=== Task goal ===
Reproduce the listing below from the line with "A reposição de" to the line with "Detenido tras irse", both lines included, character for character, minus any pictures.

=== Records shown ===
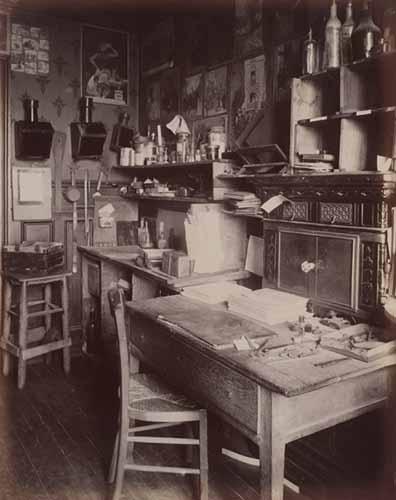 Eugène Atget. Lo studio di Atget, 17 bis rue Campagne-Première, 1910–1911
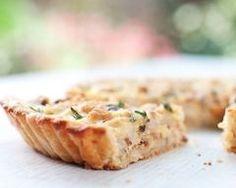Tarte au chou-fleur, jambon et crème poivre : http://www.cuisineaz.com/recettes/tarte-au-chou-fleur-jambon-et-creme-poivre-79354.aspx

---

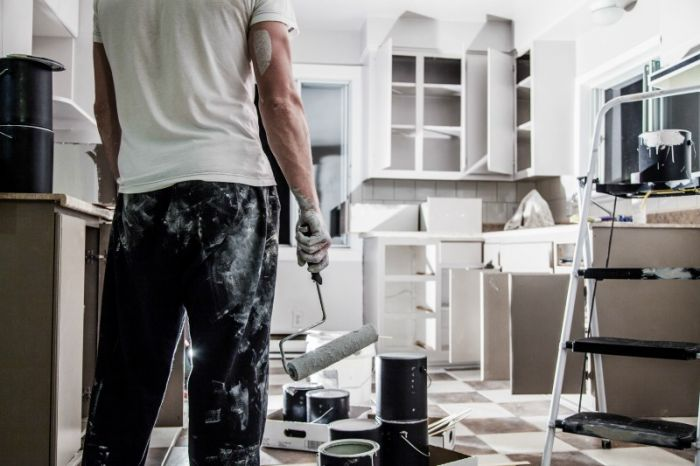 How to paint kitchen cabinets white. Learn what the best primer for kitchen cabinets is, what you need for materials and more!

--

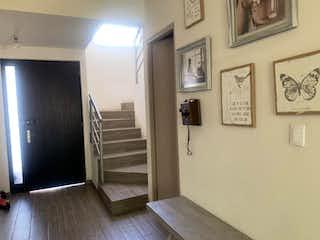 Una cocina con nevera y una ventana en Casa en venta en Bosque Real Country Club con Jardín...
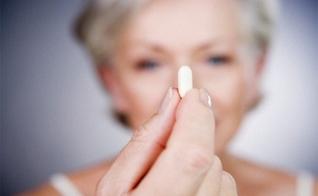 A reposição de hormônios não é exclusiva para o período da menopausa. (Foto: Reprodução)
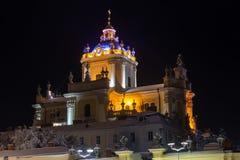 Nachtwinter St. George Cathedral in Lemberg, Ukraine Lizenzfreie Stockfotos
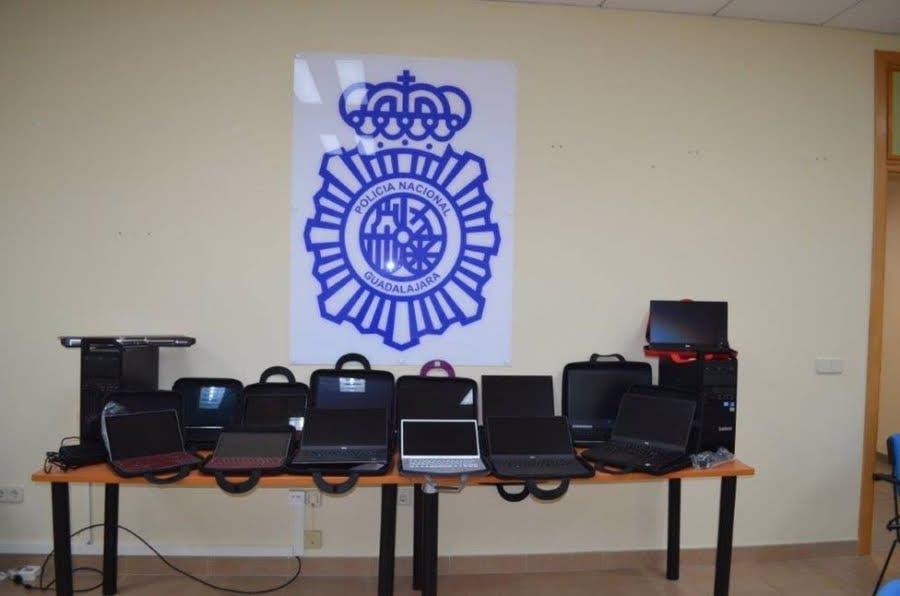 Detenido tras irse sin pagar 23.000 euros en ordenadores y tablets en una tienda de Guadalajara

=== Finished exercise ===
 A reposição de hormônios não é exclusiva para o período da menopausa. (Foto: Reprodução)
 Nachtwinter St. George Cathedral in Lemberg, Ukraine Lizenzfreie Stockfotos
 Detenido tras irse sin pagar 23.000 euros en ordenadores y tablets en una tienda de Guadalajara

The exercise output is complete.